Adding to the confusion; if a city or county has a more protective local ordinance, the eviction or other protections of that local ordinance -rather than those of SB 91 – might apply. Early in the pandemic, Gov. Gavin Newsom declared a California-wide state of emergency (N-44-20) that (among other price controls) automatically caps rent increases. Via two additional emergency orders, Newsom also first allowed individual cities and counties to protect residential and commercial tenants suffering COVID-19 related financial hardships (3/16/20 Executive Order N-28-20) and then to extend those protections if they choose to do so. (6/30/20 Executive Order N-71-20 and 9/23/20 Executive Order N-80-20). Over 150 cities and counties quickly enacted ordinances banning either residential or commercial evictions, or both. Intended as short-term “stop-gap” measures, all of these local ordinance were created prior to the statewide laws, and most of them expired on 9/30/20 along with Executive Order N-71-20. Still, although SB 91 is meant to replace those ordinances, over 40 remain in effect:

  • For residential tenants: Tenants may also live in towns or counties with pre-existing unexpired local eviction moratoriums. If so, those local eviction protections may provide broader eviction protection or cover tenants who don’t qualify for protection under SB 91. Local ordinances may also protect against rent increases, etc.
  • For commercial tenants: Although SB 91 does not cover commercial tenants, most local eviction moratorium ordinances do.
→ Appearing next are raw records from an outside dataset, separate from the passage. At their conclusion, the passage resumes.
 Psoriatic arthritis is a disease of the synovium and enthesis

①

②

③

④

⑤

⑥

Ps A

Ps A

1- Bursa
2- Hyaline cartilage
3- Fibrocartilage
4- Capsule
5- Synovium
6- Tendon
And, on 9/23/20 Gov. Newsom signed Executive Order N-80-20 allowing local jurisdictions to extend protections for commercial tenants through 3/31/21. It’s now up to individual cities and counties to do so if they choose.
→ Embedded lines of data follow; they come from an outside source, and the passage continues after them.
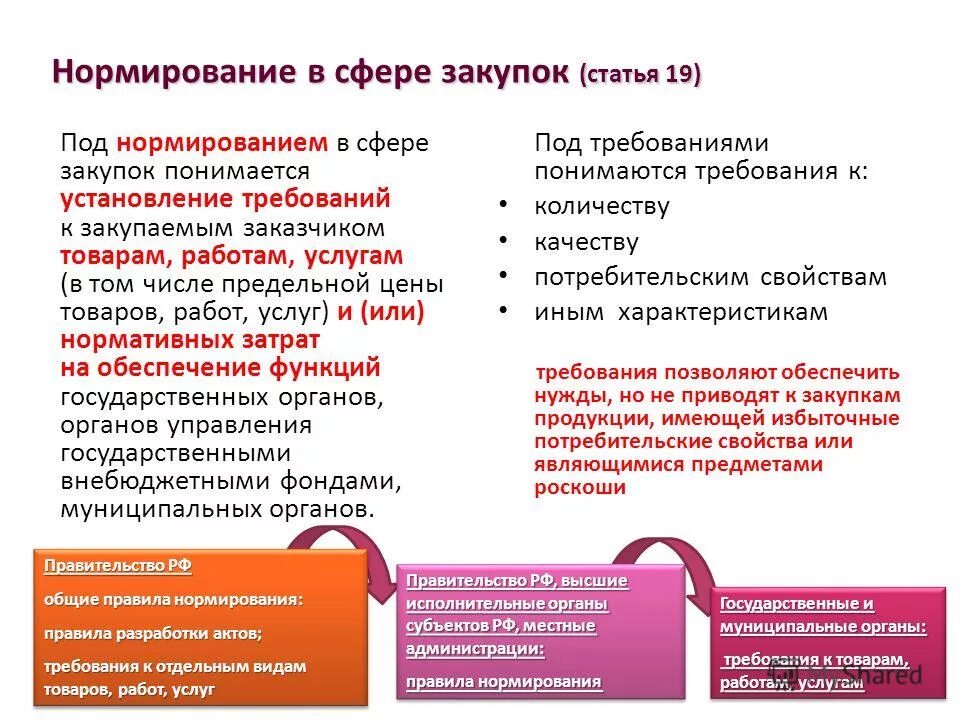 Нормирование в сфере закупок (статья 19)

Под нормированием в сфере закупок понимается установление требований к закупаемым заказчиком товарам, работам, услугам (в том числе предельной цены товаров, работ, услуг) и (или) нормативных затрат на обеспечение функций государственных органов, органов управления государственными внебюджетными фондами, муниципальных органов.

Под требованиями понимаются требования к:
• количеству
• качеству
• потребительским свойствам
• иным характеристикам

требования позволяют обеспечить нужды, но не приводят к закупкам продукции, имеющей избыточные потребительские свойства или являющимися предметами роскоши

Правительство РФ
общие правила нормирования:
правила разработки актов;
требования к отдельным видам товаров, работ, услуг

Правительство РФ, высшие исполнительные органы субъектов РФ, местные администрации:
правила нормирования

Государственные и муниципальные органы:
требования к товарам, работам, услугам

SlideShared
Check the chart below to see whether your city or county enacted an ordinance, if so whether it’s still in effect, and what type of tenants the ordinance protects.

If a Local Ordinance Exists:

  • Under most (but not all) local ordinances, you must have suffered a COVID-19 related substantial decrease in household or business income because of a layoff; reduction of work or business hours; decreasing demand; medical and childcare-related expenses; or from complying with any government response to COVID-19 (sheltering in place, etc.).
  • Prepare to prove your hardship. Most ordinances make tenants document COVID-19 financial difficulties with (for example) letters from an employer citing COVID-19 reduced work hours, termination, or other reductions; paycheck stubs and/or bank statements showing a post-outbreak pay cut; bills for out-of-pocket medical expenses; and/or documents showing the closure of a school or child care facility where a child would otherwise be during working hours.
  • Don’t assume you are automatically protected. Almost all ordinances make you notify your landlord in writing that you can’t pay rent – in many cases when or even before the rent is due. “In writing” generally includes emails or texts to your landlord or the landlord’s representative when you have previously communicated via those methods. Ask for written confirmation that your landlord received your notification.
  • You’re still expected to pay eventually, so negotiate with your landlord. These ordinances are eviction moratoriums, not rent moratoriums; you are still responsible for unpaid rent. Try to negotiate a reasonable payment plan.
  • Generally, landlords can still serve notices and file eviction actions. Most of these ordinances provide special defenses that tenants must raise.